*** Passage given ***
This seems to come from Engels’ letter to Marx of 3 December 1851:

“it really seems as though old Hegel, in the guise of the World Spirit, were directing history from the grave and, with the greatest conscientiousness, causing everything to be re-enacted twice over, once as grand tragedy and the second time as rotten farce, Caussidière for Danton, L. Blanc for Robespierre, Barthélemy for Saint-Just, Flocon for Carnot, and the moon-calf together with the first available dozen debt-encumbered lieutenants for the little corporal and his band of marshals. Thus the 18th Brumaire would already be upon us.”

 – words quoted almost verbatim by Marx in Eighteenth of Louis Bonapartre.

Marx makes similar points in Critique of Hegel’s Philosophy of Right, Introduction.
***
* **Set problem 1**:
Reproduce the passage on Engels' letter to Marx between "This seems to" and "of Right, Introduction.", inclusive.
* **Set problem 2**:
Pick up the passage on Engels' letter to Marx after its last sentence and keep writing it.
*** Material provided ***
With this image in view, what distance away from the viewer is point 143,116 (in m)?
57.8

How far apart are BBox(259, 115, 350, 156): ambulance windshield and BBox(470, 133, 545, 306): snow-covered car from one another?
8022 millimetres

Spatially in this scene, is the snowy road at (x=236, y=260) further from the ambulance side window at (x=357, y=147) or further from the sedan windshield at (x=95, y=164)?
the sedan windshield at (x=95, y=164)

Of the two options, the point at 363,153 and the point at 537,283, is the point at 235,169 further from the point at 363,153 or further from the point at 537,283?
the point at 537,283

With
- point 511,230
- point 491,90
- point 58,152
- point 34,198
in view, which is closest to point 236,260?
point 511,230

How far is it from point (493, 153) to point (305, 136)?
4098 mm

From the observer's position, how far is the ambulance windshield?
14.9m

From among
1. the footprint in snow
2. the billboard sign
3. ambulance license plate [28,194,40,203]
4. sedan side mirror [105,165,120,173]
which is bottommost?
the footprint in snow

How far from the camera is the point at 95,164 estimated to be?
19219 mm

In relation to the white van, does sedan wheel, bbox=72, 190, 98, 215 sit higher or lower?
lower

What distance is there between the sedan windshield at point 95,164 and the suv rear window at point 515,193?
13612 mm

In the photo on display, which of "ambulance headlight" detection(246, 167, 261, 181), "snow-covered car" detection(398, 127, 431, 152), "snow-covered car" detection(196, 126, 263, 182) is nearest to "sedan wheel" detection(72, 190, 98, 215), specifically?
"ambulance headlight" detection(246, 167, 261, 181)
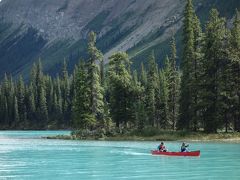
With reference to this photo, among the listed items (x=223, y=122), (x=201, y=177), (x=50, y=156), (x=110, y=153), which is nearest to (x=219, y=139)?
(x=223, y=122)

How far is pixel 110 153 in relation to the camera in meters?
***
* **Output 1**:
This seems to come from Engels’ letter to Marx of 3 December 1851:

“it really seems as though old Hegel, in the guise of the World Spirit, were directing history from the grave and, with the greatest conscientiousness, causing everything to be re-enacted twice over, once as grand tragedy and the second time as rotten farce, Caussidière for Danton, L. Blanc for Robespierre, Barthélemy for Saint-Just, Flocon for Carnot, and the moon-calf together with the first available dozen debt-encumbered lieutenants for the little corporal and his band of marshals. Thus the 18th Brumaire would already be upon us.”

 – words quoted almost verbatim by Marx in Eighteenth of Louis Bonapartre.

Marx makes similar points in Critique of Hegel’s Philosophy of Right, Introduction.

* **Output 2**:
Possible sources in Hegel are The Philosophy of Right, §347 and The Philosophy of History, §32-33 though another version of this work published as Introduction to The Philosophy of History, published in 1837, said:

“A coup d’état is sanctioned as it were in the opinion of the people if it is repeated. Thus, Napoleon was defeated twice and twice the Bourbons were driven out. Through repetition, what at the beginning seemed to be merely accidental and possible, becomes real and established.”

but this is hardly the point being made by Marx. See The Philosophy of History, where Hegel contrasts Nature, where “there is nothing new under the Sun,” with History where there is always Development.